Jeremiah was fully known, called by God as a young boy.  He tried to run, but God never gave up on him.  It was scary, as the people to whom Jeremiah went would not believe him when he called them to repentance.  Yet that call sustained him and allowed him to proclaim his message.  In the same way, Jesus was fully known, called by God, and when he came home to Nazareth and preached he had a message that was also hard for them to hear.  It wasn’t just of repentance, but it was of agape love, the kind of love that was not only for his own people but for all people.  The Nazarenes didn’t like this very much, which is why they tried to kill Jesus when he pointed out God’s redemptive love even for the Gentiles. Jesus was bold enough to proclaim that message because he was fully known by God, and he knew it.  He knew he was called, and when we know that we are called we can proclaim with the same boldness as Paul, Jeremiah, and yes, even Jesus, that such love can and will transform the world.  I have been called to do that.  You have been called to do that. 

It is that call that enables us to proclaim such a message with abandon.  We get excited when folks like Bishop Curry preach about it, but what we don’t realize is how radical that message is!  Agape love—love in its fullest conceivable form—is terrifying.  Because it means that what we thought we knew about the world is not all that there is.  It means that there might be other thoughts, other people out there on the other side of the tracks from me whom God loves just as much.  It means that my way of thinking about them and about God might just be limited, and that is scary.  When we are confronted with that we so very often lash out, we get defensive, and in the worst cases we hurt each other.  We kill the prophets, like Jeremiah.  We crucify the Lord of love and life.  We then retreat to our own silos and proclaim our own version of love that is just for us, and we let those people over there do their own thing while we do ours during the most segregated hour of the week.  That is not agape!  That is not the love that Paul proclaims or the love that Bishop Curry preaches.  If we really do want to change the world, we must start by being bold enough, vulnerable enough, to proclaim that agape is truly the greatest, that it is that which will forever abide, and that by living into it we can make alive what human sin has destroyed.

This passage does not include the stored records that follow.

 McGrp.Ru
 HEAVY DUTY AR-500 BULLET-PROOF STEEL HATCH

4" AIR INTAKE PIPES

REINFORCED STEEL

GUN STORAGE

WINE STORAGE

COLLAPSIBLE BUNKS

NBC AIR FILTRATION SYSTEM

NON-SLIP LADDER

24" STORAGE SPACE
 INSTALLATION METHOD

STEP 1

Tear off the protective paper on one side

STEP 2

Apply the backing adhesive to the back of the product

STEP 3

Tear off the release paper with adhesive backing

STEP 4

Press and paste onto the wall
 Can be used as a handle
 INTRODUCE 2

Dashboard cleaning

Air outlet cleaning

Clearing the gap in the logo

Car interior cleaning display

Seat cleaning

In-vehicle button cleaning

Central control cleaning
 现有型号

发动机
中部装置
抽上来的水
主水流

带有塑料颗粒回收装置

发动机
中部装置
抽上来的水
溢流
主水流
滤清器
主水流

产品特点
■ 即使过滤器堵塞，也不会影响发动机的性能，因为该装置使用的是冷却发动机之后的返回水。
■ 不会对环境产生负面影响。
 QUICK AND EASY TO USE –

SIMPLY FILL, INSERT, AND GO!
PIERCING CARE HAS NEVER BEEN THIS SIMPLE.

It was a tall order for Paul to charge the Corinthians with walking the way of agape love.  But he did it because he knew that he was known, just as Jeremiah knew, just as Jesus knew.  And brothers and sisters, I pray this day that you know, that you are known, that you are called.  You are beloved of God.  You are a son and daughter whom God knew before you were ever even born, and it is you whom God is calling now to proclaim with your lips and your very lives the power of agape love to heal this broken world.  God’s claim on you gives you that power! Do not let it go to waste.  The Beatles WERE right!  All you need is agape.